-- start of DATA EXCERPTS --
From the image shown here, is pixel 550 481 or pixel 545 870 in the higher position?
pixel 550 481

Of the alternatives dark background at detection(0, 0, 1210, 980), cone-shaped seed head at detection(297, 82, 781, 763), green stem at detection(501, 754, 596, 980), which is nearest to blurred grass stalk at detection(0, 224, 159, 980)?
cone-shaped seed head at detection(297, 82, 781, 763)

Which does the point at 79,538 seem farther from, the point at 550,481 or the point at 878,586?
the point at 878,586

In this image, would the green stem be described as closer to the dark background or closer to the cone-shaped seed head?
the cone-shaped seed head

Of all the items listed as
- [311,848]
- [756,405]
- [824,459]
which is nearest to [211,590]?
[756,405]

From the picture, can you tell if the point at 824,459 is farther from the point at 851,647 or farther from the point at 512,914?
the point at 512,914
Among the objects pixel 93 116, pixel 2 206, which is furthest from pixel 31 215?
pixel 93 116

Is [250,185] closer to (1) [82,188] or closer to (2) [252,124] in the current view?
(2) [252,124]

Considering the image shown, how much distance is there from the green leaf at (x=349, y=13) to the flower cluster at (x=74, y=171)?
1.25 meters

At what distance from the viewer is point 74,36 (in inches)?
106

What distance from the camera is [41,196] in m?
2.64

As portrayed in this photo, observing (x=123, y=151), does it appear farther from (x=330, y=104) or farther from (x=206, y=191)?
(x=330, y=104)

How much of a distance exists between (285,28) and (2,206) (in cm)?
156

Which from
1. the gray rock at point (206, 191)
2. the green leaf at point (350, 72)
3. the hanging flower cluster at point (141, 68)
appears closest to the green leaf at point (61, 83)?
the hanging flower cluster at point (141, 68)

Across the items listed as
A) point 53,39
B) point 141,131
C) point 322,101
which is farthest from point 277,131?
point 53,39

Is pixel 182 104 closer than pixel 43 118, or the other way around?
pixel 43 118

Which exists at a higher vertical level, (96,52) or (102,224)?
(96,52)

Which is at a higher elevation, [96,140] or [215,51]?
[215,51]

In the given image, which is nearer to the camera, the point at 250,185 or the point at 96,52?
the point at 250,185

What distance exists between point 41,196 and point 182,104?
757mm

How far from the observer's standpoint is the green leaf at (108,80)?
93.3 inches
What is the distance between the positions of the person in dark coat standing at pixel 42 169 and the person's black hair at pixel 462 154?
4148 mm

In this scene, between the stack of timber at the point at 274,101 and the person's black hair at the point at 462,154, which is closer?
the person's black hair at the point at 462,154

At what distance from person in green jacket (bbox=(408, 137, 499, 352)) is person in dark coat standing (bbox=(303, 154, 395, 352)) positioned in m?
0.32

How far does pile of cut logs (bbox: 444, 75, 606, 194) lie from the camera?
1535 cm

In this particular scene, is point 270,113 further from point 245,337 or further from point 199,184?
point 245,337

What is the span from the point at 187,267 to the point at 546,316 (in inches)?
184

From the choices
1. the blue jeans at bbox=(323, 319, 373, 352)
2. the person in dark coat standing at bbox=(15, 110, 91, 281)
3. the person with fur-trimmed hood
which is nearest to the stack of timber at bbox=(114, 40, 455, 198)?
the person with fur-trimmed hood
-- end of DATA EXCERPTS --
:: WHAT NEEDS TO BE DONE ::
Reproduce the part of the items that opens with the line containing "Which is at" and closes with the line containing "93.3 inches", substituting "height" for "elevation" and leaving everything else as it is.

:: RESULT ::
Which is at a higher height, [96,140] or [215,51]?
[215,51]

In the given image, which is nearer to the camera, the point at 250,185 or the point at 96,52?
the point at 250,185

What distance exists between point 41,196 and point 182,104?
757mm

How far from the observer's standpoint is the green leaf at (108,80)?
93.3 inches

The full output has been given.